Here, kNN has the highest accuracy, and the highest f1-score, closely followed by the decision tree.

*Next, we jump to the breast cancer dataset:*

In [28]:
data = load_breast_cancer()
df = pd.DataFrame(data.data, columns=data.feature_names)
df = (df - df.min()) / (df.max() - df.min())
df['diagnosis'] = data.target
target = "diagnosis"

features = list(data.feature_names)

train, test = train_test_split(df, test_size=0.2, random_state=0)

In [38]:
naive_bayes2 = GaussianNB()
decision_tree2 = DecisionTreeClassifier()
svm2 = SVC()
knn2 = KNeighborsClassifier()

for model in [naive_bayes2, decision_tree2, svm2]:
    model.fit(train[features], train[target])
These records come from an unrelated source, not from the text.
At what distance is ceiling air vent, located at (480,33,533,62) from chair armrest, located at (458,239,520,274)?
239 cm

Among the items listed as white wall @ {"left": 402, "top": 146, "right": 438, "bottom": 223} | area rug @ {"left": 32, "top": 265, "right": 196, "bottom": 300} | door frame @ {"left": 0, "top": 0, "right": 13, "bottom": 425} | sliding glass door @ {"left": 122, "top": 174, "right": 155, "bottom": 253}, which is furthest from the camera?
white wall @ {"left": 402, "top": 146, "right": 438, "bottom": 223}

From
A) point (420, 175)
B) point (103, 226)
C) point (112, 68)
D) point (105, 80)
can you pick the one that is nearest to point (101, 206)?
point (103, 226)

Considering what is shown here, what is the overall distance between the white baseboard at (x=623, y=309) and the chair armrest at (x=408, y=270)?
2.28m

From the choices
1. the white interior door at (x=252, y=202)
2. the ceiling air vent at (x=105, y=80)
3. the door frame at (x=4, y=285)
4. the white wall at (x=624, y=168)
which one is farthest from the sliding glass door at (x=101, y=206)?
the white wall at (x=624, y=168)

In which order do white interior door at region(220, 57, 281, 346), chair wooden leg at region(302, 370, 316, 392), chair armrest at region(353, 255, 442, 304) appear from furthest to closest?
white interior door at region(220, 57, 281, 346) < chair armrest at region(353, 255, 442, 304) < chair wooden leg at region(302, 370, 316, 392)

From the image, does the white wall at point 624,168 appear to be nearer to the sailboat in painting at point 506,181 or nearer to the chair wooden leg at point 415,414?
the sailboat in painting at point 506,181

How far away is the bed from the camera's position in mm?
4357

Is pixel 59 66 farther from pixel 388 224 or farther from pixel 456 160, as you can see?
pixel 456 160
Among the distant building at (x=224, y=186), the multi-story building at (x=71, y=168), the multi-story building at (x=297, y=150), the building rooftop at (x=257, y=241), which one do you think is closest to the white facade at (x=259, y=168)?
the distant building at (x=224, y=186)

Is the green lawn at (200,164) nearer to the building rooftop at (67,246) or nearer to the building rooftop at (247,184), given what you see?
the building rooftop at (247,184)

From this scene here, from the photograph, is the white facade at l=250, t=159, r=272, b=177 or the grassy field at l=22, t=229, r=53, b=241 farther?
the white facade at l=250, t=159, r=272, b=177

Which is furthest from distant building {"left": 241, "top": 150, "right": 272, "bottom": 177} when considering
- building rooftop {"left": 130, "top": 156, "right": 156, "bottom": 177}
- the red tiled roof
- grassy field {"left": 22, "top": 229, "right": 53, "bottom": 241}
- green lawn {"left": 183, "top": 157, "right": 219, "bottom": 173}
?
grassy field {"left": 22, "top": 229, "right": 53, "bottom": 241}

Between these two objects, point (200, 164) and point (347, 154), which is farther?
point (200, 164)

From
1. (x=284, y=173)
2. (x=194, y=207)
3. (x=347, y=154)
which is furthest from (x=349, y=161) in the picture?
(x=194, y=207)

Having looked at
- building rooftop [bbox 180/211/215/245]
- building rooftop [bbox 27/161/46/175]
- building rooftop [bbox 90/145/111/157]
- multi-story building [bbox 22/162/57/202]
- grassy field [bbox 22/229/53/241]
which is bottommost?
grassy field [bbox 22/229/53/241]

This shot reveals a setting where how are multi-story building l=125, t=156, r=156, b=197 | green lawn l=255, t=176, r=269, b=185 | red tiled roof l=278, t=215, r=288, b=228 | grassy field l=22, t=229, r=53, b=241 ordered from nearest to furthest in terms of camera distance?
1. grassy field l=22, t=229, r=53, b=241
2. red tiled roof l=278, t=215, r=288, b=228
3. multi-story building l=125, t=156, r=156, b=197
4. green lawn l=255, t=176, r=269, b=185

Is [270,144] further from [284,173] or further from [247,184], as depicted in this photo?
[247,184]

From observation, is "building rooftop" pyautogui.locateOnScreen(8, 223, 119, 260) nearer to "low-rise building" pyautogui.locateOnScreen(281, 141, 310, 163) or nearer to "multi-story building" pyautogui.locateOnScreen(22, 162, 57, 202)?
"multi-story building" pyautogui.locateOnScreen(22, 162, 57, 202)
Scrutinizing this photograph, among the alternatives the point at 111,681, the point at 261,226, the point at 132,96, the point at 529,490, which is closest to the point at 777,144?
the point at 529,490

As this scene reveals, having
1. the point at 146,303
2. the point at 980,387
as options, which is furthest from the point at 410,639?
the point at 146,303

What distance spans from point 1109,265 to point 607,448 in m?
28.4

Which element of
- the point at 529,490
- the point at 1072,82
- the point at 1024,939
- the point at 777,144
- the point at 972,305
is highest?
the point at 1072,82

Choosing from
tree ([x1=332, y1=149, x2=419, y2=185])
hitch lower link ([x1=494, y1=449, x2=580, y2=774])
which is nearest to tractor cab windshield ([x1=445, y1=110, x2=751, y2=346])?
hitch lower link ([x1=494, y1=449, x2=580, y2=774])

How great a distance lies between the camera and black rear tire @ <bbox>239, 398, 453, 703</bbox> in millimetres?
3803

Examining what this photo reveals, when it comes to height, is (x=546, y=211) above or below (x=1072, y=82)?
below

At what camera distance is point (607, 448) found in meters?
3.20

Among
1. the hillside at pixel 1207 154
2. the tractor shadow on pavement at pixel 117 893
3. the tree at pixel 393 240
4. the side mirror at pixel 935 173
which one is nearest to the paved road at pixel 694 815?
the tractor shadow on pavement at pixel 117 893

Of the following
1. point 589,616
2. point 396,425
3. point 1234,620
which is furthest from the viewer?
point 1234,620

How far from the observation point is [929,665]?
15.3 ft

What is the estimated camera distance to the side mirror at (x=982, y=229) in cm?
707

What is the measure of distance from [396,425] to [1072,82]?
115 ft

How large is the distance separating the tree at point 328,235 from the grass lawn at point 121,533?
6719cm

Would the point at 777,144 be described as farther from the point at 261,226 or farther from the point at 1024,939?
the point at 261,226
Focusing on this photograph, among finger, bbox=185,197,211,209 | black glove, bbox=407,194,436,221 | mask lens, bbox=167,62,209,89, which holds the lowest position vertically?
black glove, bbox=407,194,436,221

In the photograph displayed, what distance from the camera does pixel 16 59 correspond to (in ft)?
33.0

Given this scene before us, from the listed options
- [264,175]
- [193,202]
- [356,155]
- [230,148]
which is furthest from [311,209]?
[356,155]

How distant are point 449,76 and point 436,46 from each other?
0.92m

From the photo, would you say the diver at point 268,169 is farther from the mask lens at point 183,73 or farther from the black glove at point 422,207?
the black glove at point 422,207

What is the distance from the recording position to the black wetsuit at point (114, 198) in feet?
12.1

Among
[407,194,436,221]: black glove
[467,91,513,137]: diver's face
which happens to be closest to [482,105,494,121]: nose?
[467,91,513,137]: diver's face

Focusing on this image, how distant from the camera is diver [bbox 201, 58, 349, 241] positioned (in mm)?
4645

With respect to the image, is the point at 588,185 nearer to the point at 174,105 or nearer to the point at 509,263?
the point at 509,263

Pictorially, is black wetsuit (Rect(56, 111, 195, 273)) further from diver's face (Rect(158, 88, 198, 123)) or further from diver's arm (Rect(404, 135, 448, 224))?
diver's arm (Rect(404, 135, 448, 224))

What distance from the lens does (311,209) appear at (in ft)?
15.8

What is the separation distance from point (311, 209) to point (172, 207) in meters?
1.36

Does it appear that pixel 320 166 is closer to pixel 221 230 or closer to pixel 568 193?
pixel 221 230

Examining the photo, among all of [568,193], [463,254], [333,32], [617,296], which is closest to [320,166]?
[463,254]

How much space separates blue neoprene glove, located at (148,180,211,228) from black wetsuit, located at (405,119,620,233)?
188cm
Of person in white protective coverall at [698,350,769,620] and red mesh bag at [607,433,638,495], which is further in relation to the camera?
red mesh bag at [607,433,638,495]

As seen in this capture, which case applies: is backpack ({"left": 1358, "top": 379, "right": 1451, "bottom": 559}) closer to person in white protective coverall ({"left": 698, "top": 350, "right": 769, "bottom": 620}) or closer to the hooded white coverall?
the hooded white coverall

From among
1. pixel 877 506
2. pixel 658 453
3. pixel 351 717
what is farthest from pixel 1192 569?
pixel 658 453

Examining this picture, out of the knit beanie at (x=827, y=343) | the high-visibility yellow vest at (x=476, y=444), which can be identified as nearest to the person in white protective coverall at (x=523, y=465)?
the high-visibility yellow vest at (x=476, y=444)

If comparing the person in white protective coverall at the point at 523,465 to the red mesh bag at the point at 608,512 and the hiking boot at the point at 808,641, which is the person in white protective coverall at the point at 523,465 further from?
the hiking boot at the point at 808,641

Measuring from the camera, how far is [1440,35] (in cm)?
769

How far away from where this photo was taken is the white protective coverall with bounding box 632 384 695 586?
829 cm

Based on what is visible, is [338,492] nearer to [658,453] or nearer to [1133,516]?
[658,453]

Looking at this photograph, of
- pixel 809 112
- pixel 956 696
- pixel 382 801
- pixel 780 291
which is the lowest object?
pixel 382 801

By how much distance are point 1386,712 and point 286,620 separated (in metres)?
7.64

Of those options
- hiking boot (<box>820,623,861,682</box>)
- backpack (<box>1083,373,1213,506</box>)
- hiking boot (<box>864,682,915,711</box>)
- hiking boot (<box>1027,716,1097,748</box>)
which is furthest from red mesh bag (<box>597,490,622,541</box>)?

# kNN needs special treatment when dealing with pandas objects
knn2.fit(train[features].values, train[target].values)

In [39]:
predictions = {
    "naive_bayes":   naive_bayes2.predict(test[features]),
    "decision_tree": decision_tree2.predict(test[features]),
    "svm":           svm2.predict(test[features]),
    "knn":           knn2.predict(test[features].values)
}

In [42]:
all_model_metrics = []
for model, pred in predictions.items():
    metrics = get_metrics(test[target], pred)
    all_model_metrics.append({"model": model, "accuracy": metrics["accuracy"], "f1": metrics["f1"]})

metrics_cancer = pd.DataFrame(all_model_metrics)
metrics_cancer.sort_values("accuracy")

Unnamed: 0,model,accuracy,f1
0,naive_bayes,0.903509,0.884211
1,decision_tree,0.903509,0.888889
3,knn,0.964912,0.955556
2,svm,0.973684,0.967742


This time, the SVM outperforms the other models.